- [Check your understanding]
[a] Retype the post on raising children from "For example, Elijah, given" up to and including "that one right!".
[b] For each statement below, say yes or no according to the post on raising children, and quote the deciding words: (i) Elijah prefers balls and hotwheels when given equal access to all kinds of toys. (ii) Anda usually chooses pink from among brightly colored toys. (iii) The boys like to dress up in ruffles and feathers.

- [Selected excerpt]
○ ○ ○ ○ ○ ○ ○
We've made no effort to reinforce OR tear down gender stereotypes in raising our children. There are dolls and trucks around the house. Nobody ever talks about what boys do or what girls do.
So it's been really interesting, taking a "neutral" (as much as possible) stance, to see how our boys have grown and what "boy" things are truly "boy" and what are probably culturally enforced.
For example, Elijah, given equal access to all kinds of toys, really truly prefers balls and hotwheels. Anda never did that. Most of our boys, though, have gone through stages where they want a doll to cuddle and love (and we give them one). I guess being a parent is instinct? Boys love playing dress up. They don't care much for ruffles and feathers and beads, though. They want to dress up as heroes, warriors, defenders of the weak, people who get to use a lot of physical action in their play-role. They hate getting their hair fixed and consider clean faces a necessary evil--but so does Anda. As far as my family is concerned, caring about your appearance is apparently a taught skill. We're trying really hard to teach that one right!
Interestingly, "pink is a girl thing" is totally cultural (not genetic). Given the option of many brightly-colored toys, at least two of my boys choose pink, and Anda usually chooses yellow or blue.
But the love of big, loud machines, construction stuff, hand tools and power tools, anything with wheels, and anything that can be thrown--that seems to be inborn. Also inborn, but often beaten out of boys, is a need for frequent reassurance, for hugs and appreciation, to love and be loved.
Hard for me to judge what's inborn by Anda, though. She's wonderfully unique and doesn't do the "girly" thing. But I hear from other parents that a love of pretty, of graceful, of domestic, and of adornment is definitely inborn for most girls.
Now I'm wondering how much of what I see as inborn in my boys is truly inborn, but related purely to their family genes and not their gender?
○ ○ ○ ○ ○ ○ ○
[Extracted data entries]
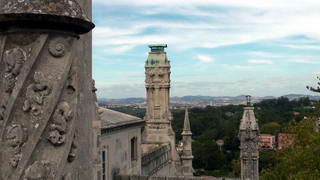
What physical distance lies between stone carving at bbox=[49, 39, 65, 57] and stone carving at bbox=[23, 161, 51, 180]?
0.48 metres

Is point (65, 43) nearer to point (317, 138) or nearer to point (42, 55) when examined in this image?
point (42, 55)

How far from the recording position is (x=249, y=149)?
17.9 metres

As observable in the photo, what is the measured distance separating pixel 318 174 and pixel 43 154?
17085 mm

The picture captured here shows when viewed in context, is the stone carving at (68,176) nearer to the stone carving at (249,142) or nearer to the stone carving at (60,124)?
the stone carving at (60,124)

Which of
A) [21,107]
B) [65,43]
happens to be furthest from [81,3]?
[21,107]

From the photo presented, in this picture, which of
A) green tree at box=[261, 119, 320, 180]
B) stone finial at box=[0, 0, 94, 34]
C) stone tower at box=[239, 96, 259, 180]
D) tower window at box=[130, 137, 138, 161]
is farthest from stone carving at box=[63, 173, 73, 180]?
tower window at box=[130, 137, 138, 161]

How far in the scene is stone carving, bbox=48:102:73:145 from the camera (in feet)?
7.17

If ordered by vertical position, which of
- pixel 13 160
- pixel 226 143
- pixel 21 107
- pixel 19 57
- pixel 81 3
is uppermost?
pixel 81 3

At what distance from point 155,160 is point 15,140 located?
2208 cm

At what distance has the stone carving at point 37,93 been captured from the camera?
2162mm

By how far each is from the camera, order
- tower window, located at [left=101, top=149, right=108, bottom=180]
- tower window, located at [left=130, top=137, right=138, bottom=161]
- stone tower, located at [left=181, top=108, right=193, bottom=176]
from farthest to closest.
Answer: stone tower, located at [left=181, top=108, right=193, bottom=176], tower window, located at [left=130, top=137, right=138, bottom=161], tower window, located at [left=101, top=149, right=108, bottom=180]

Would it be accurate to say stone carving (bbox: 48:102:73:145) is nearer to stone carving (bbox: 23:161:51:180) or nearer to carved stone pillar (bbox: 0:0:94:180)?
○ ○ ○ ○ ○ ○ ○
- [Task-by-task answers]
[a]
For example, Elijah, given equal access to all kinds of toys, really truly prefers balls and hotwheels. Anda never did that. Most of our boys, though, have gone through stages where they want a doll to cuddle and love (and we give them one). I guess being a parent is instinct? Boys love playing dress up. They don't care much for ruffles and feathers and beads, though. They want to dress up as heroes, warriors, defenders of the weak, people who get to use a lot of physical action in their play-role. They hate getting their hair fixed and consider clean faces a necessary evil--but so does Anda. As far as my family is concerned, caring about your appearance is apparently a taught skill. We're trying really hard to teach that one right!

[b]
(i) Yes: "Elijah, given equal access to all kinds of toys, really truly prefers balls and hotwheels."
(ii) No: "Anda usually chooses yellow or blue."
(iii) No: "They don't care much for ruffles and feathers and beads, though."